Hangi mezhebe mensup olursak olalım, âlim ve fakih olmadıkça bu mezhebi kuralların inceliklerine ve diğerleriyle olan farklılıklarına hâkim değiliz ve olmamız da gerekmiyor. Hâkim olsak da bu diğerlerini düşman konumuna getirmez, getirmemesi gerekir. İnanmakla mükellef olduğumuz,
Allah (CC), Peygamber (SAV) ve
Kuran-ı Kerim ilkeleri doğrultusunda yaptıklarımızın karşılığı olmasa da, birbirimizin gözünü oymaktan ve kanını dökmekten geri durmuyoruz,
Müslüman olmadan önce insan olmamız gerekiyordu, bunu ıskaladık bunun neticesinde hayvani yanlarımızı
İslam diye yutturmaya mı çalışıyoruz, hayvani hırs ve duygularımıza
İslam maskesi mi taktık yoksa ne yaman çelişki! Bakın
İslam coğrafyasına, sabah işine gideceğinden, işinden de evine sağ salim dönebileceğinden emin olan neredeyse bir tek
İslam ülkesinden bahsedebiliyor muyuz?
Milliyetçilik dedik, kavmiyetçilik dedik, etnik ırklar dedik, mezhepçilik dedik o dedik, bu dedik de,
Peygamberimizin,
"Hepiniz İslam sancağı altında bulunan bir tek ümmetsiniz!" sözünü aklımıza getirmedik!
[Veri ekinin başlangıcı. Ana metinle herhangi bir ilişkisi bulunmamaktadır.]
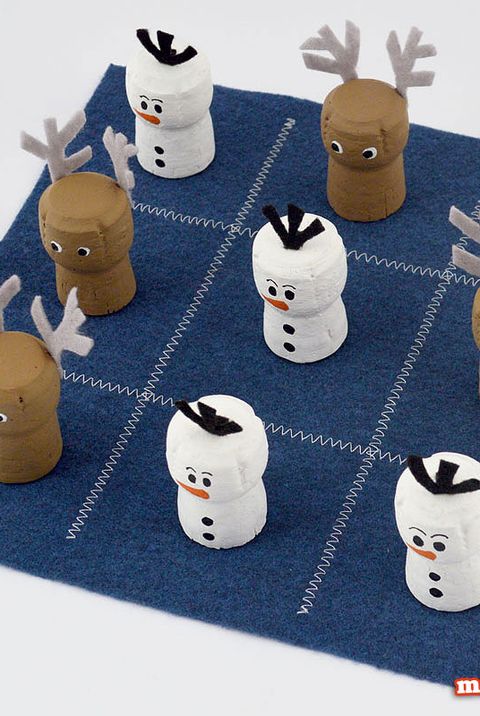 wine corks painted like reindeer and snowmen one a blue felt board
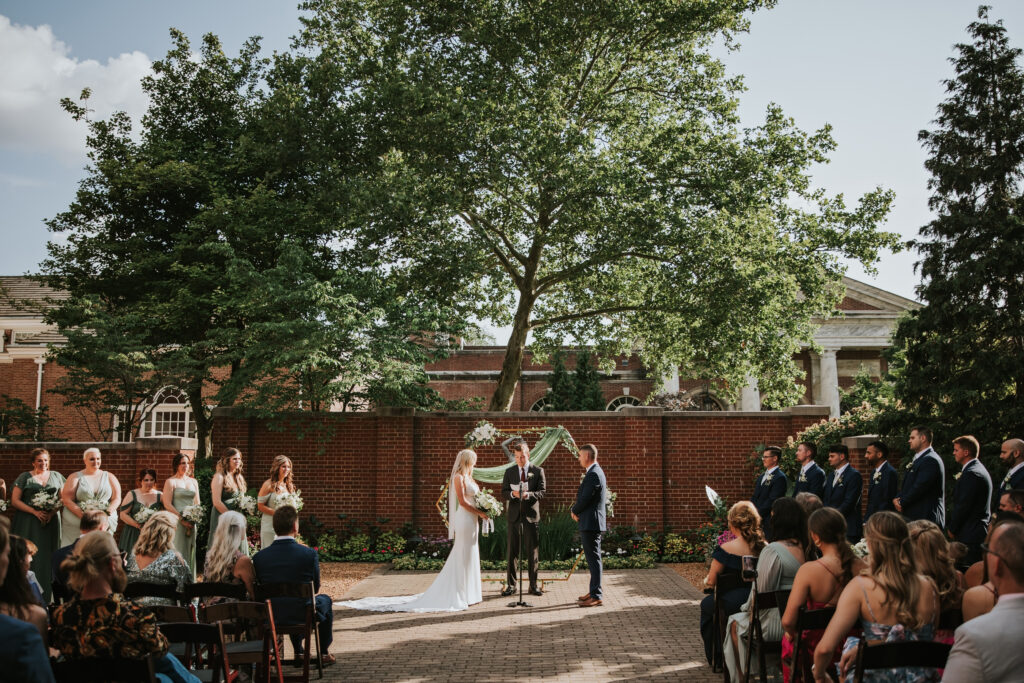 Bride and groom exchanging vows during their intimate wedding ceremony at Lovett Hall, Henry Ford Museum.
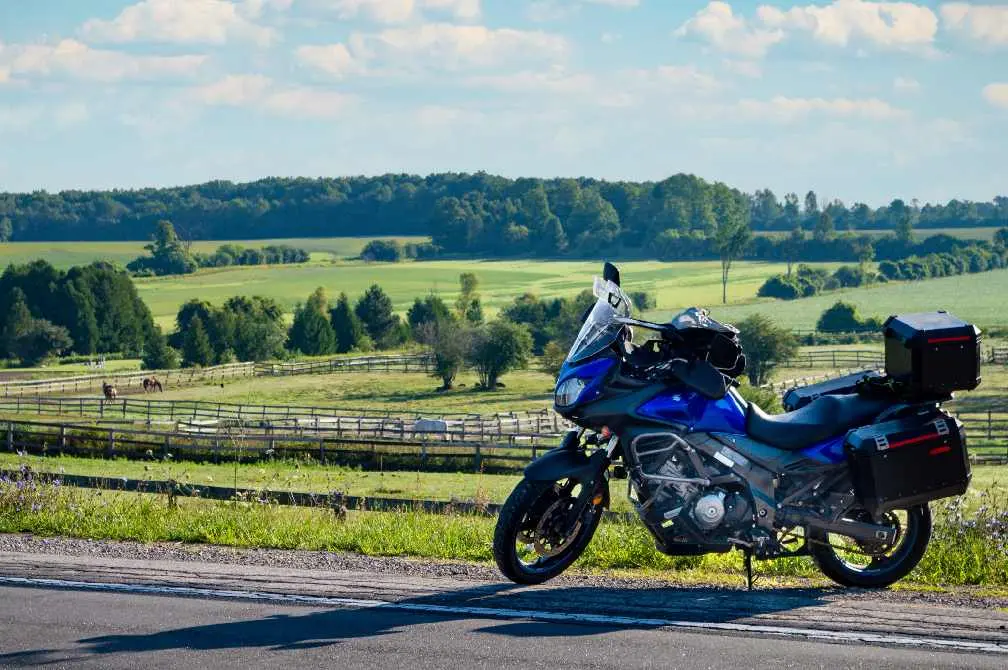 馬場を見下ろす田舎道の脇に停められた青いバイク。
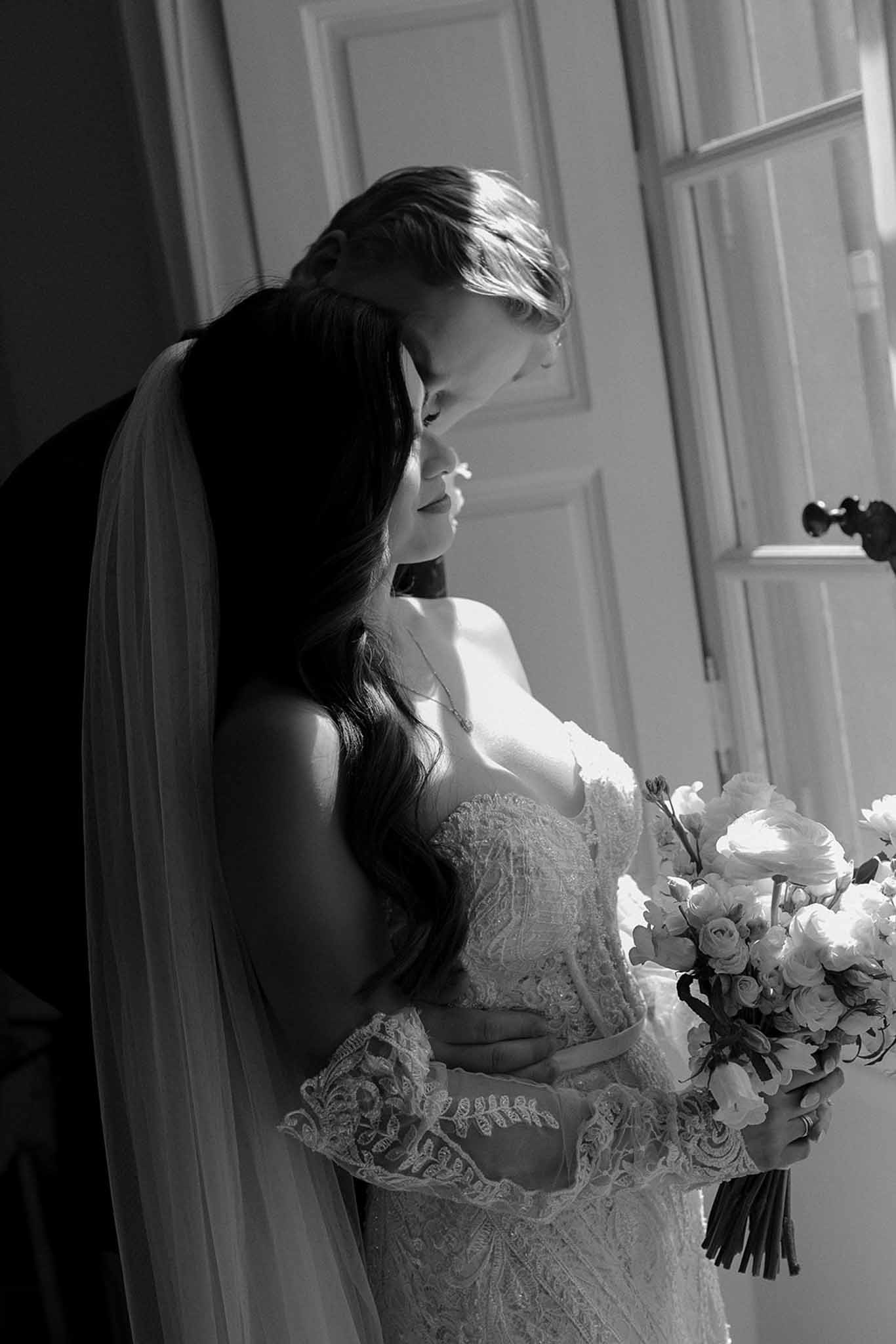 Black-and-white portrait of groom kissing bride on the head as she holds a bouquet inside a chateau doorway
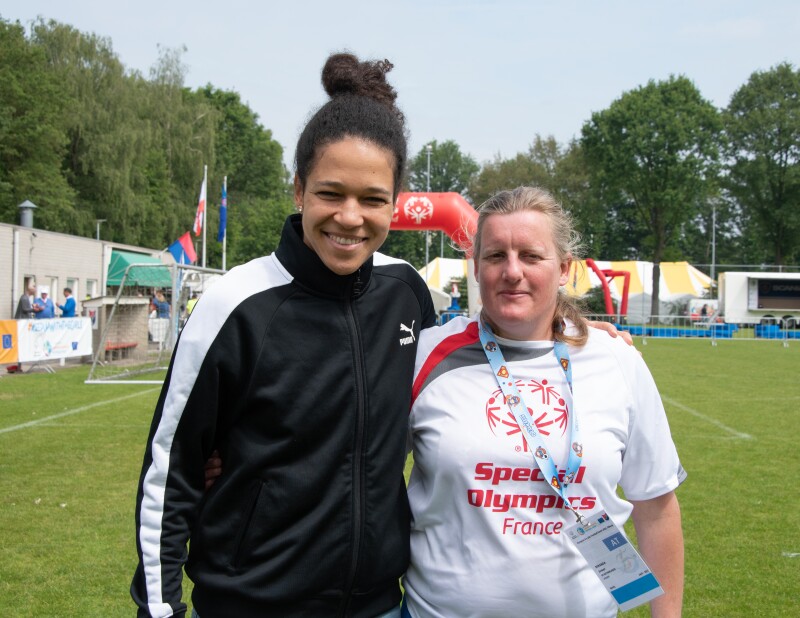 Two women stand on a football pitch facing the camera and smiling. There is a football/soccer net and an inflatable arch in the background.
Peygamber buyruğuna bile savaş açmış durumdayız, bu nasıl bir çelişki!
Şimdi
Âlemlere rahmet olarak gönderilen
Efendimizin doğum haftasındayız.
Süslü cümlelerle bunu etrafa nutuk gibi arzedenlere biri çıkıp,
"İslam dediğiniz âleme bile rahmet olamayan Peygamberiniz hangi âleme rahmet olacakmış?" derse ne diyeceğiz?
İslam'ın şartının beş, imanın şartının altı olduğundan bahsediyoruz, ikisinin de başına
"İlk şart akıllı olmaktır!" ilkesini eklemeyi ihmal mi ettik, ne dersiniz?
Kelimeyi şahadette belirtilen,
"Abduhu ve rasulihi" esasındaki, önce insan, sonra resul ilkesi gibi, önce insan sonra
Müslüman olmamız gerçeğini nasıl ıskaladık?
Söylemek istesem de dilim varmıyor,
"Bütün İslam âleminin üç aylarını kutlarım" demeye, zira ortada ne
İslam âlemi var, ne
Müslüman âlemi, üç aylarda mıyız, güç aylarda mıyız bilemedim, ne kötü bir çelişki!